* [GIVEN EXERCISE 1] In the oblique impact text, what impact angle does the term oblique impact imply?
* [GIVEN EXERCISE 2] Please sum up the oblique impact text in two sentences.
* [GIVEN EXERCISE 3] From the oblique impact text, transcribe the passage that begins at the words "An oblique impact created" and stop after "asteroid or comet.".

An oblique impact created a beautiful asymmetrical ejecta pattern on the farside highlands, photographed from LRO October 10. LROC Narrow Angle Camera (NAC) observation M1104509842L, spacecraft orbit 15079, resolution 1.2 meters per pixel over a field of view 696 meters wide. With the Sun high, sheer reflectance, hinting at rough and fresh terrain, is emphasized. In an earlier, closer observation below reflectance gives way to topography under a high angle of incidence [NASA/GSFC/Arizona State University]. |
Sarah Braden
LROC News System
The ~220 meter diameter impact crater, located at 6.258°N, 215.101°E , just east of the unnamed crater highlighted in yesterday's Featured Image, was caused by an obliquely impacting asteroid or comet.
What is an oblique impact, and how do we know that this crater was formed by an oblique strike?
The term oblique impact implies an impact angle of 15 degrees or less. The impact angle is the angle between the surface and the vector that represents the direction of travel of the impactor.

* [RAW RECORDS]
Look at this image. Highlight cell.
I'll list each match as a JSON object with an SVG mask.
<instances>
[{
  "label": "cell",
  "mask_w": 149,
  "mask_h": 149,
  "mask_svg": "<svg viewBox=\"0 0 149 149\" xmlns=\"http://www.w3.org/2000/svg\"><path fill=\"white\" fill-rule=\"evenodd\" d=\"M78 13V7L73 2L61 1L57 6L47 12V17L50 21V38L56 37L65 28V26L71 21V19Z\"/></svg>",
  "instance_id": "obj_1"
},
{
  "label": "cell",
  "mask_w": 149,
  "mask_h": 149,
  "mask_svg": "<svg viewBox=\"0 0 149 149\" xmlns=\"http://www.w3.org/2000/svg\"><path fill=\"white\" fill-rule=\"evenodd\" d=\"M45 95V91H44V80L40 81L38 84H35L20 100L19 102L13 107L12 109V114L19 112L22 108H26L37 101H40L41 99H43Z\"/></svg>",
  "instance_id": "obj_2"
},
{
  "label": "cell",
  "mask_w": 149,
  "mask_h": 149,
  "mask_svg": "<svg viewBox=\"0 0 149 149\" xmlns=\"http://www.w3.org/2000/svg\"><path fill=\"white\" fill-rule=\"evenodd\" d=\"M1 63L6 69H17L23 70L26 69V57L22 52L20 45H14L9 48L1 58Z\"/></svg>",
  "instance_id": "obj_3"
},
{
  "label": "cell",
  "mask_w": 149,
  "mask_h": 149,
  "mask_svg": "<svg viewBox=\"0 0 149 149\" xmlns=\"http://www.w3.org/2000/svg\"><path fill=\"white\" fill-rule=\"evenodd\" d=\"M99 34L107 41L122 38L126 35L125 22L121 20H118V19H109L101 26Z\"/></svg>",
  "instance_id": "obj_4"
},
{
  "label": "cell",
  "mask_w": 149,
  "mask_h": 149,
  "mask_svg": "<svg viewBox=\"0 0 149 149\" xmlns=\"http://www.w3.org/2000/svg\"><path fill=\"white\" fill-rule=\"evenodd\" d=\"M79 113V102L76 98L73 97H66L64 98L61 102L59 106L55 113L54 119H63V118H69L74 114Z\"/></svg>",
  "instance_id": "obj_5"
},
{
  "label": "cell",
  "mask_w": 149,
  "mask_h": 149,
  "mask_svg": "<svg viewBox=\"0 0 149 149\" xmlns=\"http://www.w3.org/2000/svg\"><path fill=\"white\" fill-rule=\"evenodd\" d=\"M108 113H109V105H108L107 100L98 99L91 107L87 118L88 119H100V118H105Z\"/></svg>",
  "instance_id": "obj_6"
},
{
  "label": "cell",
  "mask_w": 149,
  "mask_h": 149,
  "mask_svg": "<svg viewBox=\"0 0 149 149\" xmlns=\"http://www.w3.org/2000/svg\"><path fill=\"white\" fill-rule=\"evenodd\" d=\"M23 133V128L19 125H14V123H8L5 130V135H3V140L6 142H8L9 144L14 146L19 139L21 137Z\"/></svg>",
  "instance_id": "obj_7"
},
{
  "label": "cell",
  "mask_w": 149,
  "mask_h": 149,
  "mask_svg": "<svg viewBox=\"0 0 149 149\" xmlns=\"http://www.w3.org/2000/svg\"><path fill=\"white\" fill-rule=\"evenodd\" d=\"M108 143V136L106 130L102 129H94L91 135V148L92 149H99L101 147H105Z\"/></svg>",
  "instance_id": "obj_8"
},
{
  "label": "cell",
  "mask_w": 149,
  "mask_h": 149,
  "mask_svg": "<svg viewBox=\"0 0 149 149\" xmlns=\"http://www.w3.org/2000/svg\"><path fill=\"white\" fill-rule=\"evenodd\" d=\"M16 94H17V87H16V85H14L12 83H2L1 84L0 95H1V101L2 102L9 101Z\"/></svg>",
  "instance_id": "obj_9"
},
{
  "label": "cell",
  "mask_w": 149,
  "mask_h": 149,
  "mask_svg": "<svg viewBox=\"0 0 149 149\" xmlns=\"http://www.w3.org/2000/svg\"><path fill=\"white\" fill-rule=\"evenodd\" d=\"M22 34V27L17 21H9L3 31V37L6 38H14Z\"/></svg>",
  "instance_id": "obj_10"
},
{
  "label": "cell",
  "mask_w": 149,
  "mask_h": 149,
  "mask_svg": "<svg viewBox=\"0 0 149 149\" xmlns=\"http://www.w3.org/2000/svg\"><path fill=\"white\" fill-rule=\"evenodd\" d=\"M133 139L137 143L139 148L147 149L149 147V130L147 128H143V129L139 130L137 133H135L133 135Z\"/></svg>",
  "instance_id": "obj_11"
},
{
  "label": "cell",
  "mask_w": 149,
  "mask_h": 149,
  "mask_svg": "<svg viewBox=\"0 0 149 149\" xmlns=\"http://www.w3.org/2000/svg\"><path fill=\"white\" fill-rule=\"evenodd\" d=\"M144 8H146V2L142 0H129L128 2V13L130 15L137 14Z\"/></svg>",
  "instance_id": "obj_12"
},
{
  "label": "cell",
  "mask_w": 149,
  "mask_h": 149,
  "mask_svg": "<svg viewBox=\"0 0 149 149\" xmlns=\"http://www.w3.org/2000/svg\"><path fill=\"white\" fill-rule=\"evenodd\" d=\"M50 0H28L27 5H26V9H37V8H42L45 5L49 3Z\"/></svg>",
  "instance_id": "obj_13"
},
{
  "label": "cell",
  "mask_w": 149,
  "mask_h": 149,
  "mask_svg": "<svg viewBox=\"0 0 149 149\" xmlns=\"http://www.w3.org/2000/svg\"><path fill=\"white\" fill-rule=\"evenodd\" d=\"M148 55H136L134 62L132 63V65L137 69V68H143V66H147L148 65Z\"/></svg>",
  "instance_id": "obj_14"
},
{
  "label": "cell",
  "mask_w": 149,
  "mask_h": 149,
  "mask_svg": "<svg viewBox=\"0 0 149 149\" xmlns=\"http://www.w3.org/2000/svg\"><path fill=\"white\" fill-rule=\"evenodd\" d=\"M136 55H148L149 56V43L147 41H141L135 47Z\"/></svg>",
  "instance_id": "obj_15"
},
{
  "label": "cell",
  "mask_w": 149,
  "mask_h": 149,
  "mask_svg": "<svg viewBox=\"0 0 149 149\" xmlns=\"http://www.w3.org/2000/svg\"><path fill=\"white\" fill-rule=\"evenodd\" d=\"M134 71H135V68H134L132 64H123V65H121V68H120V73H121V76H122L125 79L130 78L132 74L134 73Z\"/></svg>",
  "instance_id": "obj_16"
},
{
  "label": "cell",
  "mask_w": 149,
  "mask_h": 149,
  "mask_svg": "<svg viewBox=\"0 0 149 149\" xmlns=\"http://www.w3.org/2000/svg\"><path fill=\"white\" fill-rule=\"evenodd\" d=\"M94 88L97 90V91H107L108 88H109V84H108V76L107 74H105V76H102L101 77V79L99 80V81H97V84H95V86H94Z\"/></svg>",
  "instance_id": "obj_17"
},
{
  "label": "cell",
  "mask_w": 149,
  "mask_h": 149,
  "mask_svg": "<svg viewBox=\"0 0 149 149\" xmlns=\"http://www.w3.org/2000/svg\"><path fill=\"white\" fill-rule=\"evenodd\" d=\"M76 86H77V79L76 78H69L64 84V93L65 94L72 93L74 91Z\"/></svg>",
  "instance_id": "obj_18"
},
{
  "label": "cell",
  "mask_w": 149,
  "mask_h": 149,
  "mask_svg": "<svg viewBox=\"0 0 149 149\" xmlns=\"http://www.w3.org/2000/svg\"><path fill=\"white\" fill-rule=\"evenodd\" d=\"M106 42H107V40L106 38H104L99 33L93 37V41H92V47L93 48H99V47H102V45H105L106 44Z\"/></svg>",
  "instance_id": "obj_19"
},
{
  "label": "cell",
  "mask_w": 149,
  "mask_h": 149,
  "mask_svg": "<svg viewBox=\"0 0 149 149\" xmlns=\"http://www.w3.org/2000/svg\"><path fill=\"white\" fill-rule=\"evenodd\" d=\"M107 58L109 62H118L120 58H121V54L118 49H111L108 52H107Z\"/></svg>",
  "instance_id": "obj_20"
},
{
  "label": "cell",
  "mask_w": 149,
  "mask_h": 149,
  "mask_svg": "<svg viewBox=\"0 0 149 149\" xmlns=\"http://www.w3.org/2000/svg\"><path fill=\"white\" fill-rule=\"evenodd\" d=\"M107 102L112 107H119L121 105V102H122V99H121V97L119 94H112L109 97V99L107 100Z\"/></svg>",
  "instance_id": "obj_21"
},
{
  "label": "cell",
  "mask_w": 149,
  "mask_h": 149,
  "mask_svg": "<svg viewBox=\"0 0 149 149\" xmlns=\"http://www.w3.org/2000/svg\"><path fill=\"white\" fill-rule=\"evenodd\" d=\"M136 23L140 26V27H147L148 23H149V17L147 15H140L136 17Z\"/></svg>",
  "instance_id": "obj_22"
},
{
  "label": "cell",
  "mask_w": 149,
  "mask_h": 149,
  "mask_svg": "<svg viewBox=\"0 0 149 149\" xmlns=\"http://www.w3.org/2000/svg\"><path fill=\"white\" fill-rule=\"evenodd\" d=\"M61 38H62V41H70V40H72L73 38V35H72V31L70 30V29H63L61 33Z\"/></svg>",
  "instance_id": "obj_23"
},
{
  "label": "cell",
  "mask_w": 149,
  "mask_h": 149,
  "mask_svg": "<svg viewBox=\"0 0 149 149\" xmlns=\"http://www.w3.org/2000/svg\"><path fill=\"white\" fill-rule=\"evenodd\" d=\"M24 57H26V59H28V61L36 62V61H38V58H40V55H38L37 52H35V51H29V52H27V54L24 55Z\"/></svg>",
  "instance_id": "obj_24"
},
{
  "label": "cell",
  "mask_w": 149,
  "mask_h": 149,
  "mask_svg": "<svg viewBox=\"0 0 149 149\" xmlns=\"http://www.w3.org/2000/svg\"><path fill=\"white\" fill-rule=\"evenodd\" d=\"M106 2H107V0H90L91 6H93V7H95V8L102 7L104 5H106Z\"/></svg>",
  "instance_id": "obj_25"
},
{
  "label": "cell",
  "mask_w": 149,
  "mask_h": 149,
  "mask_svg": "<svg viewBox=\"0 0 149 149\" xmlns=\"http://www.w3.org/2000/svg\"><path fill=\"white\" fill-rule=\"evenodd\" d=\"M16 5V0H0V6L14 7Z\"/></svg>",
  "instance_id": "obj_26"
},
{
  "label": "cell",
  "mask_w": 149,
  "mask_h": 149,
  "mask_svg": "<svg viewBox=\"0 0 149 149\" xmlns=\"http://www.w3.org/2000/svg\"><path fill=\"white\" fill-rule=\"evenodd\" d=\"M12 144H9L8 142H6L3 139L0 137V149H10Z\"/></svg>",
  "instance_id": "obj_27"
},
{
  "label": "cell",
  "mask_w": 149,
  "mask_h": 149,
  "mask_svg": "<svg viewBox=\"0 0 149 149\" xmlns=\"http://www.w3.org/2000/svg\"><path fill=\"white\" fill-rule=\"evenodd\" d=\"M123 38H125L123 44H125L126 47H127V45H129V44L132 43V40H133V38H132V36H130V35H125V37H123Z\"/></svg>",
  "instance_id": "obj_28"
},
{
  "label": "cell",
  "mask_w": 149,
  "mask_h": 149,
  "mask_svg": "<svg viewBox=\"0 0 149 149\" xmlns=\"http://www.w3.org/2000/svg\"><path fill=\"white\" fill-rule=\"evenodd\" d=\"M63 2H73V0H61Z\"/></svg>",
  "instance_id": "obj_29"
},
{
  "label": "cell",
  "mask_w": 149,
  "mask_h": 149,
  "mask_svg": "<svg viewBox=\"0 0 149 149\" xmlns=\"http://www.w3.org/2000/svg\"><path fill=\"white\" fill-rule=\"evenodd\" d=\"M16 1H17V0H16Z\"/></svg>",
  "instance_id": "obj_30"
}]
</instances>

* [FULL RESPONSE 1] An impact angle of 15 degrees or less.

* [FULL RESPONSE 2] An obliquely impacting asteroid or comet formed a crater about 220 meters in diameter with an asymmetrical ejecta pattern on the farside highlands, which LRO's Narrow Angle Camera photographed on October 10. The term oblique impact implies an impact angle of 15 degrees or less, measured between the surface and the vector of the impactor's direction of travel.

* [FULL RESPONSE 3]
An oblique impact created a beautiful asymmetrical ejecta pattern on the farside highlands, photographed from LRO October 10. LROC Narrow Angle Camera (NAC) observation M1104509842L, spacecraft orbit 15079, resolution 1.2 meters per pixel over a field of view 696 meters wide. With the Sun high, sheer reflectance, hinting at rough and fresh terrain, is emphasized. In an earlier, closer observation below reflectance gives way to topography under a high angle of incidence [NASA/GSFC/Arizona State University]. |
Sarah Braden
LROC News System
The ~220 meter diameter impact crater, located at 6.258°N, 215.101°E , just east of the unnamed crater highlighted in yesterday's Featured Image, was caused by an obliquely impacting asteroid or comet.